*INSTRUCTIONS FOR THE TASK:* Return only the lines of the data below from the line with "Чан Дай Куанг" up to and including the line with "Stylish Room with", exactly as written, with the pictures omitted.

___ DATASET EXCERPTS

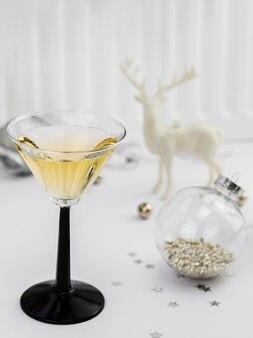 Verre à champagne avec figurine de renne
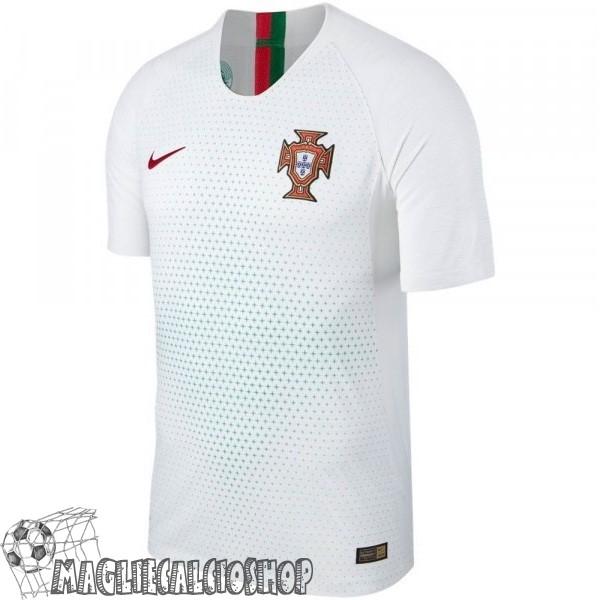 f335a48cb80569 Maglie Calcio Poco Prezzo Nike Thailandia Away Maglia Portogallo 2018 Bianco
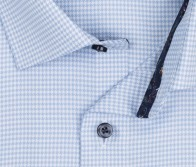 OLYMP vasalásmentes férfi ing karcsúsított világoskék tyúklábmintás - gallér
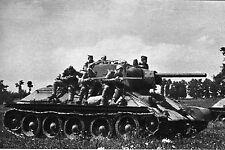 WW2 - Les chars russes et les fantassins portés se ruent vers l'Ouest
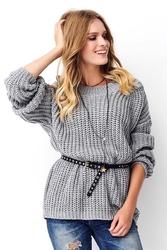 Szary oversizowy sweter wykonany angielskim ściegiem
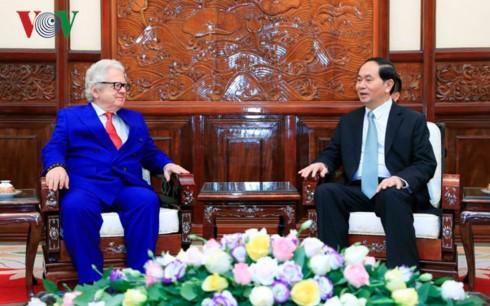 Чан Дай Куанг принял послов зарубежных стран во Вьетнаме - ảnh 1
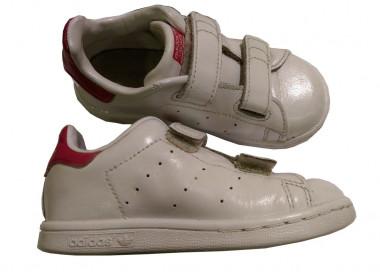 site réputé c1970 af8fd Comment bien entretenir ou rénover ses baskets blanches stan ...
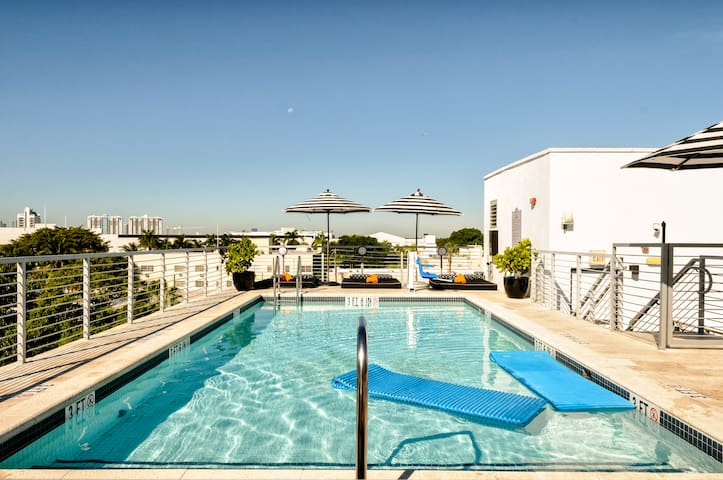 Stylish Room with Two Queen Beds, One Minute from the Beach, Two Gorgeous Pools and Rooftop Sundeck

______
___ DATASET EXCERPTS

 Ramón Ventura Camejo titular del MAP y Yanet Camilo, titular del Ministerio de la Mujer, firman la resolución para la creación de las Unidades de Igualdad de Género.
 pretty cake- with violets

______
___ DATASET EXCERPTS

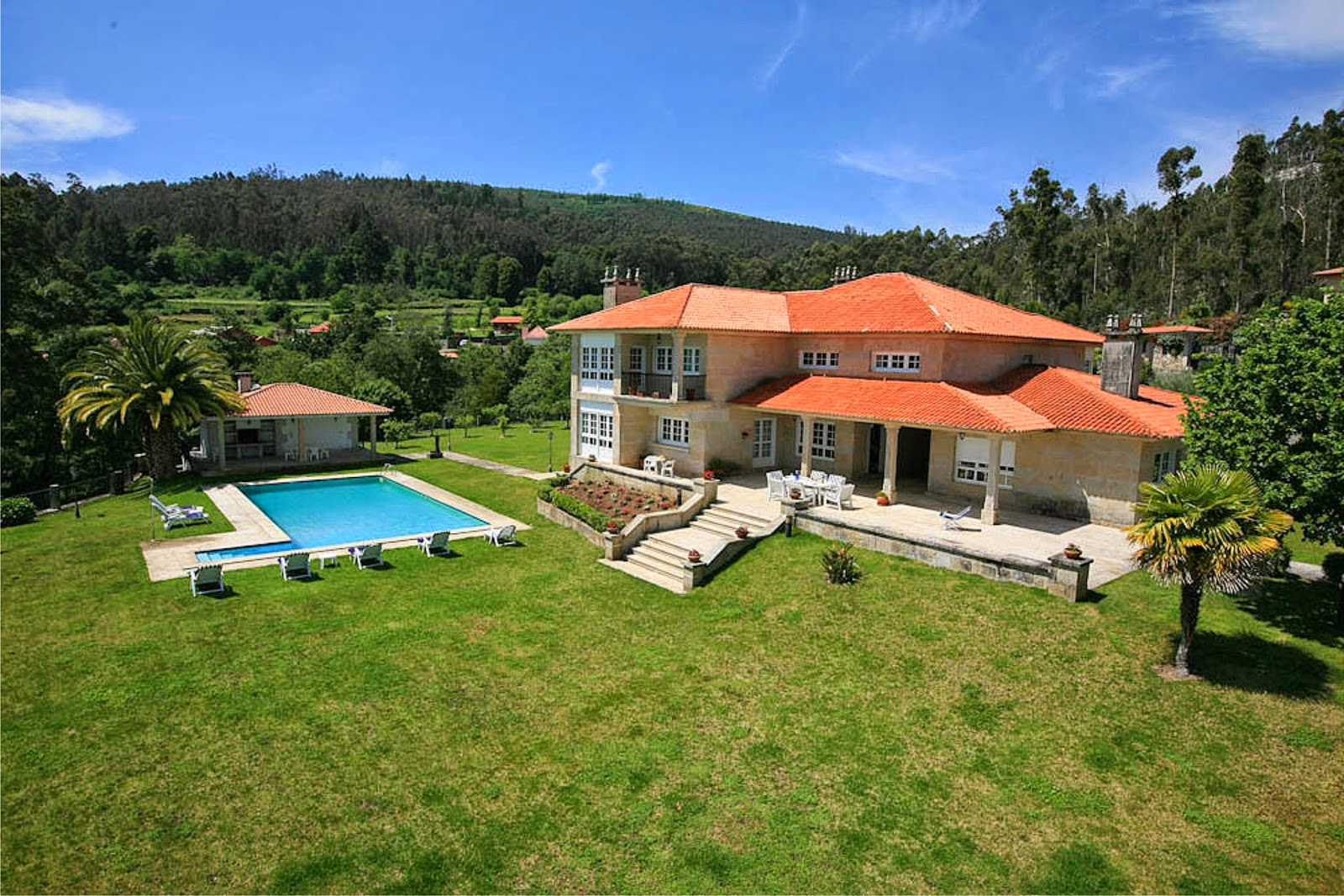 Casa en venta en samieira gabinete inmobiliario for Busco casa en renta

______

*RESPONSE TO THE TASK:*
 Чан Дай Куанг принял послов зарубежных стран во Вьетнаме - ảnh 1
 site réputé c1970 af8fd Comment bien entretenir ou rénover ses baskets blanches stan ...
 Stylish Room with Two Queen Beds, One Minute from the Beach, Two Gorgeous Pools and Rooftop Sundeck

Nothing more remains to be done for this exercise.